======== Document section ========

While markets (and companies) are generally valued based off quantitative metrics, that is not always the case. For instance, sometimes it is social mood and individuals impulsively revaluing stocks, because of cues from people around them, that drives both the markets and the economy as a whole. This concept is called socionomics (also known as social economics) and is a relatively unconventional philosophy which claims that economics, leaders, and policies do not always create social mood, but instead, are an expression of it.
Many find socionomics interesting to consider because it directly challenges what we know about mainstream economic theories. For example, traditional economists tend to believe that specific events shape social mood and it is reflected through moves in the financial markets. Therefore, rising markets would make investors optimistic while crashing markets would do the opposite. Conversely, according to socionomics, it is the mood of the investors that determines the economic cycle — causing rises and crashes. As such, the underlying belief is that the optimistic investors cause the markets to rise while pessimists cause it to crash. Further yet, under these assumptions, major stock market activities (booms and busts) happen despite the actions by world leaders, bulge bracket banks, policy makers, or politicians. Thus, if you want to understand the changes in politics and markets you can look towards trends in social moods even though mainstream theory suggests that they both dictate moods rather than being a byproduct of them. Consequently, this means that politicians are behind the curve and election outcomes do not offer a reliable basis for predicting stock market movement. Meanwhile, the stock market does tend to anticipate election outcomes.
Beyond just the ideology, there are real world applications of socionomic theory. For instance, in the eyes of a socionomic thinker, the 2007-2008 financial crisis was not merely caused by an overflow of cheap money and unregulated lending practice, but rather by a sudden change in mood in The United States. Similarly, while many conservative leaning individuals give President Ronald Reagan (and his policies) credit for the bull market of the 80’s, and liberal leaning people give credit to President Franklin Roosevelt for the economic recovery of the 30’s — socionomics would suggest that those two events happened as part of the natural economic cycle.

======== Data section ========

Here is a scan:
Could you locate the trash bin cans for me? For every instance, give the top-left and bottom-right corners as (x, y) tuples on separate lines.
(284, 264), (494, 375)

========

What is being asked ▸ Quote the passage on socionomics in full, word for word. The data was gathered from a separate source.

Result of the task ▸
While markets (and companies) are generally valued based off quantitative metrics, that is not always the case. For instance, sometimes it is social mood and individuals impulsively revaluing stocks, because of cues from people around them, that drives both the markets and the economy as a whole. This concept is called socionomics (also known as social economics) and is a relatively unconventional philosophy which claims that economics, leaders, and policies do not always create social mood, but instead, are an expression of it.
Many find socionomics interesting to consider because it directly challenges what we know about mainstream economic theories. For example, traditional economists tend to believe that specific events shape social mood and it is reflected through moves in the financial markets. Therefore, rising markets would make investors optimistic while crashing markets would do the opposite. Conversely, according to socionomics, it is the mood of the investors that determines the economic cycle — causing rises and crashes. As such, the underlying belief is that the optimistic investors cause the markets to rise while pessimists cause it to crash. Further yet, under these assumptions, major stock market activities (booms and busts) happen despite the actions by world leaders, bulge bracket banks, policy makers, or politicians. Thus, if you want to understand the changes in politics and markets you can look towards trends in social moods even though mainstream theory suggests that they both dictate moods rather than being a byproduct of them. Consequently, this means that politicians are behind the curve and election outcomes do not offer a reliable basis for predicting stock market movement. Meanwhile, the stock market does tend to anticipate election outcomes.
Beyond just the ideology, there are real world applications of socionomic theory. For instance, in the eyes of a socionomic thinker, the 2007-2008 financial crisis was not merely caused by an overflow of cheap money and unregulated lending practice, but rather by a sudden change in mood in The United States. Similarly, while many conservative leaning individuals give President Ronald Reagan (and his policies) credit for the bull market of the 80’s, and liberal leaning people give credit to President Franklin Roosevelt for the economic recovery of the 30’s — socionomics would suggest that those two events happened as part of the natural economic cycle.